Vu les conclusions de la société Synchro, venant aux droits de la société Sasik, du 22 juillet 2019, transmises par voie électronique le même jour.
Vu les conclusions du 23 juillet 2019 de M. X, représenté par M. Y, défenseur syndical, reçues au greffe le 25 juillet 2019 et transmises par lettres recommandées au conseil de l’appelant et de la société Synchro.
Vu les conclusions du Syndicat de copropriété 'Les 4 Saisons’ du 30 septembre 2019, transmises par voie électronique le 19 novembre 2019 et notifiées le 12 décembre 2019 à M. Y.
L’ordonnance de clôture a été prononcée le 6 mars 2020.
Vu le dossier de la procédure, les pièces versées aux débats et les conclusions des parties auxquelles il est référé, en application de l’article 455 du code de procédure civile, pour l’exposé de leurs moyens et prétentions.
L’article 4 de la loi n° 2020-390 du 23 mars 2020 a déclaré l’état d’urgence sanitaire pour une durée de deux mois à compter de son entrée en vigueur.

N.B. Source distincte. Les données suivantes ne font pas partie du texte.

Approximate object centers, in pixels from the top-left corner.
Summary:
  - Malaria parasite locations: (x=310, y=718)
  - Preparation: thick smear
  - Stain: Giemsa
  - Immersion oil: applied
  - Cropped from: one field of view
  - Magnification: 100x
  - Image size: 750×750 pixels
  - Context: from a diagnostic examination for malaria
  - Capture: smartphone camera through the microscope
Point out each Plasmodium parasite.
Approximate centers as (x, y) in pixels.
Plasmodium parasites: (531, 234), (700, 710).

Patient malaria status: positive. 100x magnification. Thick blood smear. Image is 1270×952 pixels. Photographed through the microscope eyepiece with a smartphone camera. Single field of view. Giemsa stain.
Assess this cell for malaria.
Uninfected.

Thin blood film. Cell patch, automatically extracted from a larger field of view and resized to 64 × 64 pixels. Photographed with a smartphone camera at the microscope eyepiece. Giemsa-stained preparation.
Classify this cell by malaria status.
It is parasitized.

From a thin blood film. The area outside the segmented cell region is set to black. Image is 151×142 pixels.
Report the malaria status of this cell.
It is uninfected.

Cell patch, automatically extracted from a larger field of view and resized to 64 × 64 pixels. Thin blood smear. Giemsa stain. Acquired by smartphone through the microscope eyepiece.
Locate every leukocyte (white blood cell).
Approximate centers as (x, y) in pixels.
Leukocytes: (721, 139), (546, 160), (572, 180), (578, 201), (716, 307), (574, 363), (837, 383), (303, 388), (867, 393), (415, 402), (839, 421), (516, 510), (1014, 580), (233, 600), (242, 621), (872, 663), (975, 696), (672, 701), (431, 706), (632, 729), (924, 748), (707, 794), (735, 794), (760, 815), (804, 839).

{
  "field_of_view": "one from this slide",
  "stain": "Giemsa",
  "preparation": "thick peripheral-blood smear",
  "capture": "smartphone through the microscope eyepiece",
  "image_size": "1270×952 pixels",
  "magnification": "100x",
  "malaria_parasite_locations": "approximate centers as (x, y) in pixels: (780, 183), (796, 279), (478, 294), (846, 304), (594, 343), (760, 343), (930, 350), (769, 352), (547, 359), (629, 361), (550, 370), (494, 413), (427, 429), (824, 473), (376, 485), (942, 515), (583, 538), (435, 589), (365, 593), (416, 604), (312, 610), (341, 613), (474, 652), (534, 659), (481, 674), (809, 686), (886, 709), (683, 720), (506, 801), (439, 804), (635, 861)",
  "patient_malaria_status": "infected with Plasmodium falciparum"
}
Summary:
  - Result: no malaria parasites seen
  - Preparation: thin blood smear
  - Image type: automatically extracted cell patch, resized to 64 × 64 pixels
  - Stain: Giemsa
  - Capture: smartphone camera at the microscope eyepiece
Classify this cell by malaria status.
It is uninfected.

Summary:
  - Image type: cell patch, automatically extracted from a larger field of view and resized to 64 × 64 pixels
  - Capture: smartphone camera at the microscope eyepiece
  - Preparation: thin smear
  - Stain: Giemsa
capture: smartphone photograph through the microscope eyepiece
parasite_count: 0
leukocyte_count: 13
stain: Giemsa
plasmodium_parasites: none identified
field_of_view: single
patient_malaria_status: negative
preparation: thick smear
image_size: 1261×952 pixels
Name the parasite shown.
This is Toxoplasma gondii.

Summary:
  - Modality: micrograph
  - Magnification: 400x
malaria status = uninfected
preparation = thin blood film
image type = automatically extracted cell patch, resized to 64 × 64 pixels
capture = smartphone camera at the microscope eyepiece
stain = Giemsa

Cet état d’urgence a été prorogé
jusqu’au 10 juillet 2020 inclus par l’article 1 de la loi n° 2020-546 du 11 mai 2020.
Dans ce cadre, l’article 8 de l’ordonnance n° 2020-304 du 25 mars 2020 a prévu la possibilité, dans les procédures où la représentation est obligatoire, ce qui est le cas en l’espèce, que la procédure se déroule sans audience.
Le président de la formation de jugement a proposé cette solution aux parties qui l’ont acceptée.
MOTIFS DE LA DECISION
Par acte reçu au greffe le 26 septembre 2016, M. X a saisi le conseil de prud’hommes d’une action dirigée contre le Syndicat de copropriété 'Les 4 Saisons’ en paiement de salaires et dommages-intérêts, puis, a ajouté une demande de résiliation judiciaire du contrat et des demandes financières en résultant.
Le Syndicat de copropriété 'Les 4 Saisons’ a appelé son ancien syndic dans la cause, la société Sasik, aux droits de laquelle est venue la société Synchro, en demandant qu’elle soit condamnée à le garantir de toute condamnation qui pourrait être prononcée à son encontre.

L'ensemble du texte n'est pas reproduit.